One women's health bill that did pass, Senate Bill 22, will actually hurt women in the state. It bans local governments from partnering with organizations that provide abortion — think Planned Parenthood — even for programs that have nothing to do with abortion. As a result, a Planned Parenthood clinic located on city land in Austin that's provided healthcare for decades is going to have to shut down.
“Many communities have long-standing agreements with nonprofits that would be nullified if this bill goes into law,” the American College of Obstetricians and Gynecologists said in announcing its opposition to the bill. “Many of the clinics, hospitals and providers that would be affected by this legislation serve low-income women and women in rural or isolated communities. Prohibiting these kinds of agreements will result in less women served, which in turn causes a negative fiscal impact on the state.”
No state income tax. Ever. — Thanks to the Legislature, the dozens of Texas voters who show up for the state's constitutional amendment election in November will be able to amend the Texas Constitution to ban any future state income tax. At some point, Texans might be willing to trade a small state tax for lower property taxes or better state services. Barring an upset in November — given a choice between taxes or no taxes, voters will choose no taxes — future Texas residents won't get that chance.

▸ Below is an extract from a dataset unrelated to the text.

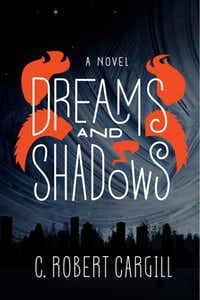 """Dreams and Shadows,"" by C. Robert Cargill"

Saving Chick-fil-A — While it didn't waste its time on anything as useless as 2017's cause célèbre, the Bathroom Bill, the 86th did spend way too much time discussing the so-called Chick-fil-A bill, which protects individuals from "adverse action" from local governments due to their religious associations — you know, just like the First Amendment.
It's unclear how many teeth the bill will actually have, but the state's saving Chick-fil-A, which was barred from opening a San Antonio airport outlet by the city's City Council this spring, came at the expense of its reputation with the LGBTQ community.